Maximal Diversity and Zipf’s Law

Zipf’s law describes the empirical size distribution of the components of many systems in natural and social sciences and humanities. We show, by solving a statistical model, that Zipf’s law co-occurs with the maximization of the diversity of the component sizes. The law ruling the increase of such diversity with the total dimension of the system is derived and its relation with Heaps’s law is discussed. As an example, we show that our analytical results compare very well with linguistics and population datasets.

Figure 1

Pictorial representation of the problem. Power laws, $p(s)\sim s^{-\tau }$, are sketched with an increasing exponent $\tau$ (from bottom to top) alongside with relative typical realizations $\{s_n\}$. Entities of the same size are depicted as blocks of the same color and in all the cases they add up to $S$, the total length of the bar.
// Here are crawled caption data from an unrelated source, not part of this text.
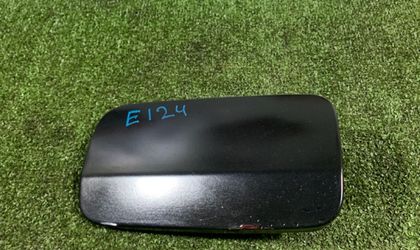 Лючок бензобака Mercedes-Benz E-Класс W124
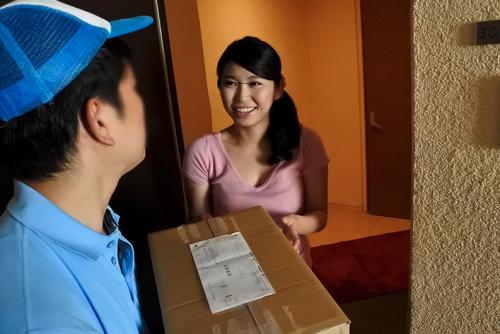 【人妻レイプ　媚薬】配達員だと思って玄関を開けたら鬼畜なレイプ魔だった！媚薬を塗られ、感じやすいカラダはチンポを求める！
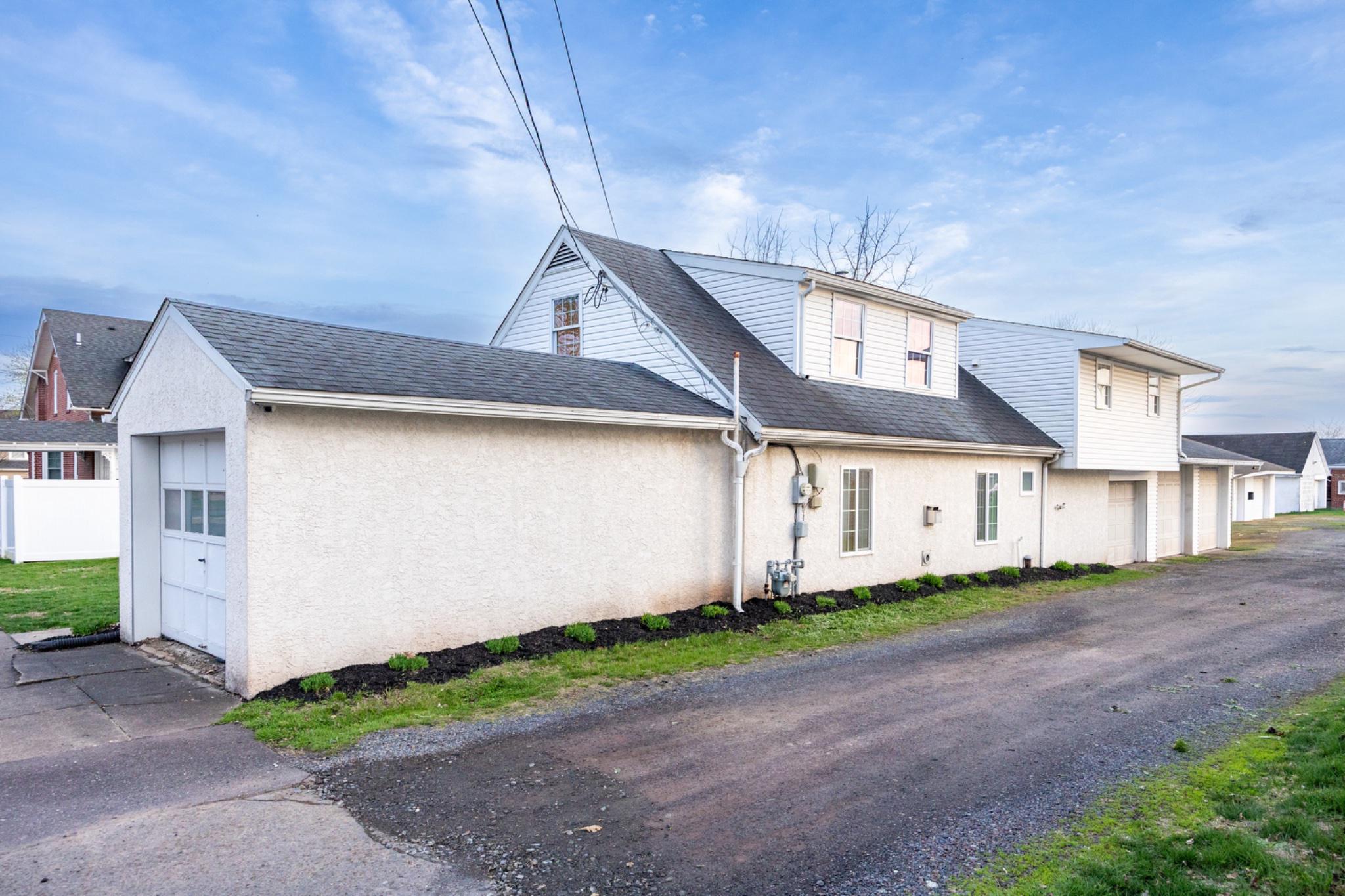 113 LINDEN STREET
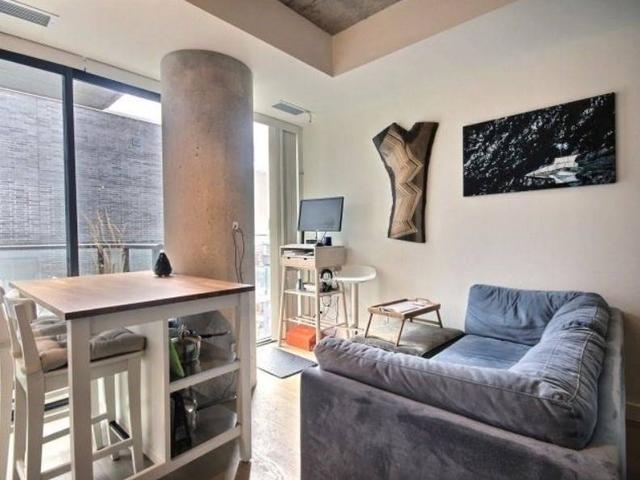 1501 - 111 Bathurst St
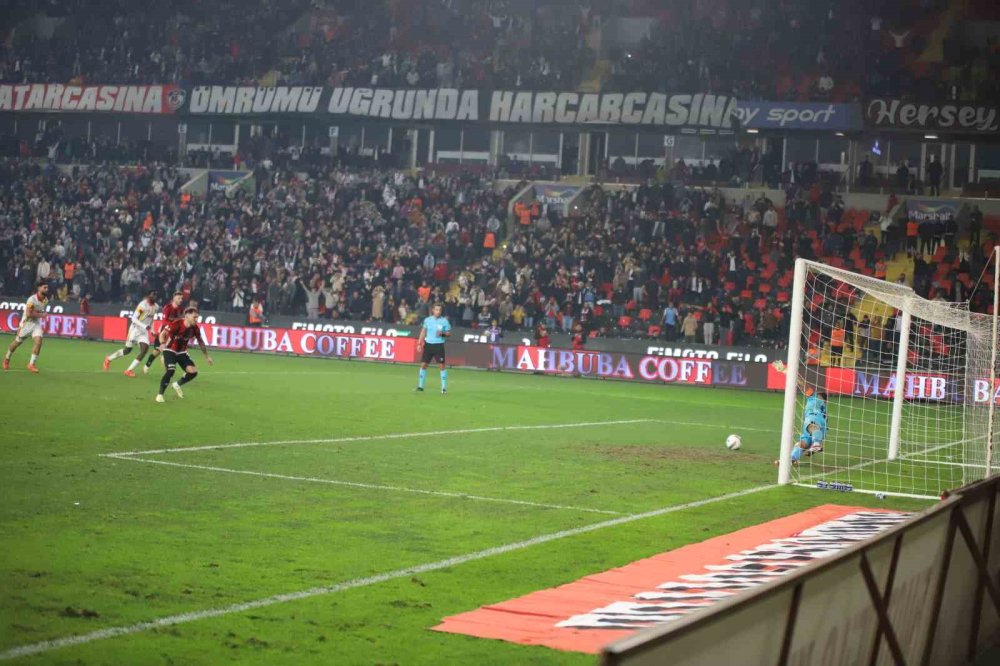 MAÇ SONUCU | Trendyol Süper Lig: Gaziantep FK: 2 - Göztepe: 1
For large values of $\tau$, most of the entities have small and similar sizes, resulting in a poor diversity $D$. In the other limit, small $\tau$, large sizes do get more probable but the total number of entities required to fill $S$ is smaller. Consequently, diversity is again small. The diversity is expected to be maximal for an intermediate value of $\tau$.

Figure 2

Average diversity $⟨D{⟩}_S$, obtained through numerical simulations for various sizes $S$ (see key), dashed lines are guides to the eye. Entities are extracted from the bare distribution Eq. (6) and the statistics is restricted over configurations respecting the global constraint. Results are averaged over ${10}^4-{10}^6$ configurations. Solid lines (shown only for the extreme sizes), are the analytical solutions given by Eq. (10). Inset: The exponent $\alpha (\tau )$, defined below Eq. (11), as a function of $\tau$. Solid line is the analytical result, dots are fits from the simulation data.

Figure 3

Top panel: diversity index $D$ evaluated from the data of Ref. [43]. Each green point is one of the more than 30 000 English books in the Project Gutenberg database (accessed July 2014), while the black squares are a running average over 20 points. The solid line is the result $⟨D{⟩}_S=2(S/\ln S{)}^{1/2}$, from Eq. (11) for $\tau =2$, which corresponds to maximal diversity. Bottom panel: diversity index using data from the GeoNames database [35] for cities. Each green point is a European country and the black squares are the corresponding running average. The solid line is Eq. (18) of the Supplemental Material [10], where the presence of a lower cutoff $s_L$ is taken into account. $s_L$ is estimated from the average of the smallest city in each country ($s_L\simeq 1313$), see Supplemental Material [10]. The dashed line is the behavior $⟨D{⟩}_S=2(S/\ln S{)}^{1/2}$, which is approached only asymptotically.